_Work item_
Where the material below has a line containing "The researchers measured the", start repeating exactly, and keep going through the line containing "Answer (YES/NO): YES", with no other lines.

_Dataset records_

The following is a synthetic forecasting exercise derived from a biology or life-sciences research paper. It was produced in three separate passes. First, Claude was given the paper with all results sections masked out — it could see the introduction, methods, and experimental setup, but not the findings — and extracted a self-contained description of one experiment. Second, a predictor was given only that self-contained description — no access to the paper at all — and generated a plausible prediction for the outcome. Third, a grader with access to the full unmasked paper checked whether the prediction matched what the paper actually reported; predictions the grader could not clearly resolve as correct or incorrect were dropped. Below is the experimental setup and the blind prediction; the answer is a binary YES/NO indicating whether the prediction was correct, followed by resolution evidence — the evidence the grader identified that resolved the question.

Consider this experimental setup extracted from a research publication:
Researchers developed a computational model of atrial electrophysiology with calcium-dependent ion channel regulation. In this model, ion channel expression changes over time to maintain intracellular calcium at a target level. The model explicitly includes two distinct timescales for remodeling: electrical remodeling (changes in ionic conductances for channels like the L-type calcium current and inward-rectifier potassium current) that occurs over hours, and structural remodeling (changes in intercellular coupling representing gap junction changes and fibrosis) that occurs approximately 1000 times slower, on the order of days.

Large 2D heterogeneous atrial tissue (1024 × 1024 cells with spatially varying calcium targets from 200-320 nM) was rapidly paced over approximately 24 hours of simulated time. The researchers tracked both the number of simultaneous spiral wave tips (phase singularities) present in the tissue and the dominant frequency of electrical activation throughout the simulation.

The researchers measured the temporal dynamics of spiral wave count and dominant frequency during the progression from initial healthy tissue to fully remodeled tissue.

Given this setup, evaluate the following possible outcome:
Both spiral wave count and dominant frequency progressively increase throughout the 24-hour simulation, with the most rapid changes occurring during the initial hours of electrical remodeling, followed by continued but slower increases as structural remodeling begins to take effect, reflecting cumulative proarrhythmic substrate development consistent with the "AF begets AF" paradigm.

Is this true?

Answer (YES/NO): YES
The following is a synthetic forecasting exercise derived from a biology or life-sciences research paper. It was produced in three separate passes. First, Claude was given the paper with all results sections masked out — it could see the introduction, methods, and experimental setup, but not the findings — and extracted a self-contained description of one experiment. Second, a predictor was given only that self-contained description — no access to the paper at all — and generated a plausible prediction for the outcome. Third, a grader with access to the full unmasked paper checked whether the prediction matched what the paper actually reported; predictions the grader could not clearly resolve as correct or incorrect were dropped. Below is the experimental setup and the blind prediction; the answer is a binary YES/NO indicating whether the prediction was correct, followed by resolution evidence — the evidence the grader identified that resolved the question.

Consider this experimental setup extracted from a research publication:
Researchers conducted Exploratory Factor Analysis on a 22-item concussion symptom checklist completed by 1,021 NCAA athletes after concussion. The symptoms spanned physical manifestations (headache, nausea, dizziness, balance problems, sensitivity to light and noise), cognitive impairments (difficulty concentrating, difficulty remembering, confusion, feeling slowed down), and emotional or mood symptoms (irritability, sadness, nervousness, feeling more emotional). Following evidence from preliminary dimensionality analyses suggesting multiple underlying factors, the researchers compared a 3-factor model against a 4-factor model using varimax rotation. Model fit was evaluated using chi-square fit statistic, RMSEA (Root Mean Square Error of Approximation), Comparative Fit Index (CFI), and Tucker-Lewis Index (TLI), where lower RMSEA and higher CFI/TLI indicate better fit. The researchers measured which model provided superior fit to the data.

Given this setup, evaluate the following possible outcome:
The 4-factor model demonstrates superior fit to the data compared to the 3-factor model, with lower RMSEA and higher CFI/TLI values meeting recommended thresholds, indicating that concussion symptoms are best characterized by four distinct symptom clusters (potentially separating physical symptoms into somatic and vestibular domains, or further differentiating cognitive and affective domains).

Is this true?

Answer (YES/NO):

_Exercise solution_
The researchers measured the temporal dynamics of spiral wave count and dominant frequency during the progression from initial healthy tissue to fully remodeled tissue.

Given this setup, evaluate the following possible outcome:
Both spiral wave count and dominant frequency progressively increase throughout the 24-hour simulation, with the most rapid changes occurring during the initial hours of electrical remodeling, followed by continued but slower increases as structural remodeling begins to take effect, reflecting cumulative proarrhythmic substrate development consistent with the "AF begets AF" paradigm.

Is this true?

Answer (YES/NO): YES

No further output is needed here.